Nach dem Kalibrieren des Systems spielte das Streichtrio, bestehend aus Violine, Viola und Cello einen Ausschnitt aus einem Mozart Streichtrio. Abwechselnd spielte immer nur ein Instrument einige Takte des Stückes – quasi als akustisches Puzzle mit Spielpausen dazwischen. Das Ganze wurde über die InEar-Mikrofone in Matthias Bödes Ohren aufgenommen. Um es etwas verständlicher auszudrücken: Als erstes spielte die vor dem linken Lautsprecher platzierte Viola einige Takte und pausierte. Anschliessend spielte die Violine weiter, wiederum nur einige Take gefolgt von einer Pause, bevor das Cello den Abschluss der Sequenz im gleichen Muster machte. Anschliessend wurde das Ganze über die Lautsprecher abgespielt. In den zuvor aufgenommenen Pausen spielte das Trio nun Live die bei der Aufnahme nicht gespielten Takte. Somit war ein unmittelbarer Vergleich zwischen Live und Widergabe des Originals möglich.

Und es funktionierte! Die Instrumente wurden von den Lautsprechern verblüffend genau am richtigen Standort reproduziert – dort wo die Musikerinnen noch immer sassen (siehe Grafik). Die korrekte Wiedergabeposition konnte so leicht überprüft werden. Auch die Instrumente vor den Lautsprechern waren am richtigen Ort. Allerdings hat das Ganze einen Haken. Die absolut präzise Ortung der Instrumente ist nur dem Referenzhörer möglich. Dabei bleibt die Position der Instrumente unverändert, selbst wenn der Hörer den Kopf bewegt oder neigt, da der Infrarotsensor die Bewegung erfasst und der Prozessor die Wiedergabe entsprechend korrigiert.
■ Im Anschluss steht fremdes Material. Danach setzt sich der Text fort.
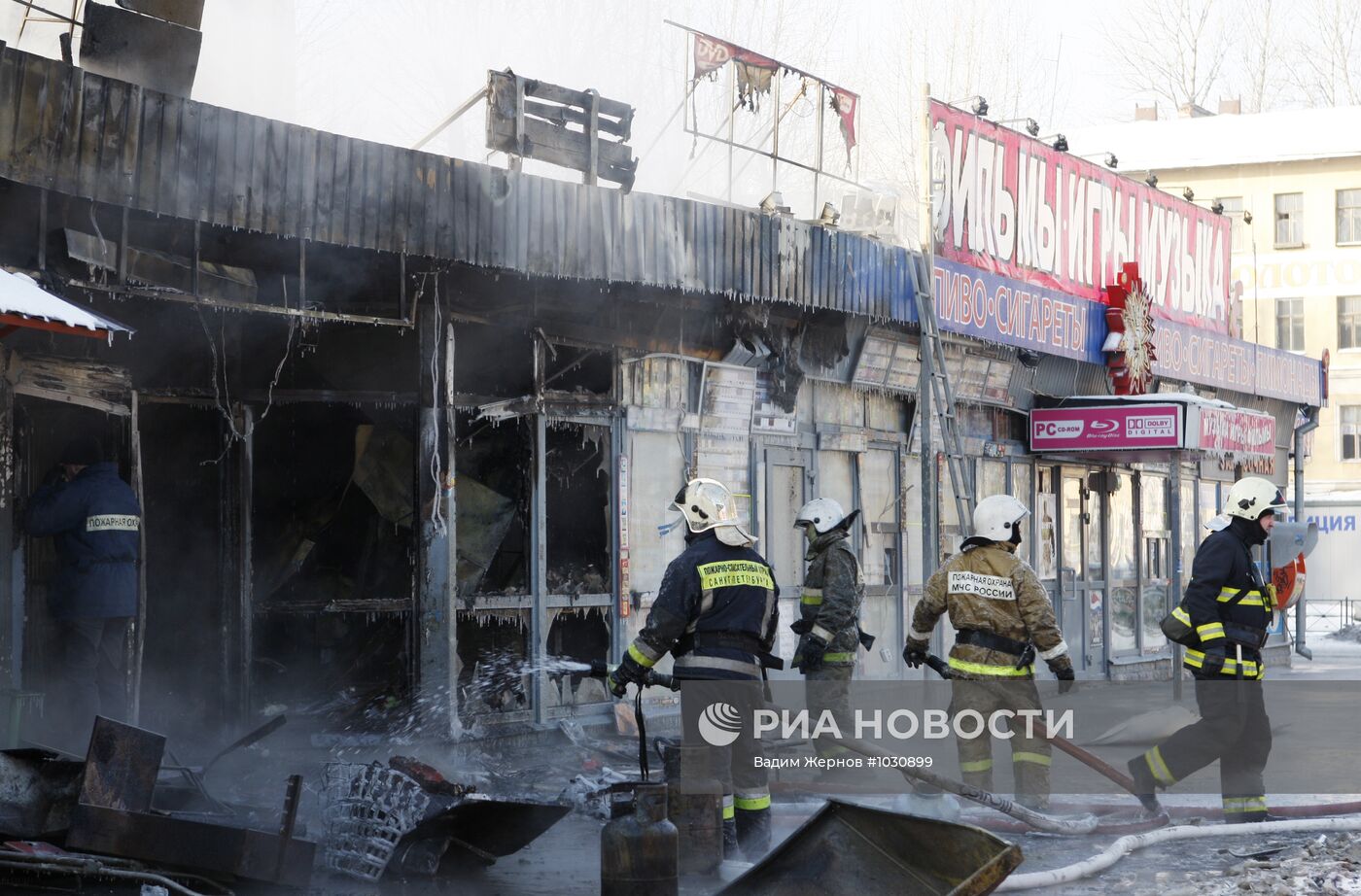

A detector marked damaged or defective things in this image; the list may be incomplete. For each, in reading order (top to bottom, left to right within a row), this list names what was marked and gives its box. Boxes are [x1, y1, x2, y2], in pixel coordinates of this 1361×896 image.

Die Positionen direkt hinter dem Referenzhörer haben eine abnehmende Ortungspräzision. Nach der dritten Stuhlreihe und seitlich des Referenzhörers ist Schluss. Man hört ein normales Stereoabbild – die ganze Herrlichkeit fällt in sich zusammen.

Wie funktioniert diese 3D Technik über zwei Lautsprecher?

Hier das Statement des Entwicklers: „Die BACCH® 3D Sound Technologie [sic] reinigt das Audiosignal von Signalanteilen die durch Übersprechen bei Lautsprecherwiedergabe entstehen. Dies erlaubt dem Hirn des Hörers die psychoakustisch korrekte Interpretation des am Ohr eintreffende Schalls – die realistische, dreidimensionale Wahrnehmung eines aufgenommenen Audiosignals im Abhörraum“.

Gut zu wissen: richtungsorientiertes Hören ist dank unserer zwei Ohren und deren Anordnung am Kopf möglich. Ein von rechts eintreffendes Schallereignis erreicht das rechte Ohr zuerst. Durch den Umweg um den Kopf trifft das Signal zeitlich versetzt, tonal und im Pegel leicht verändert am linken Ohr ein. Vor allem aus der Zeitdifferenz errechnet unser Gehirn die Einfallsrichtung des Schalls.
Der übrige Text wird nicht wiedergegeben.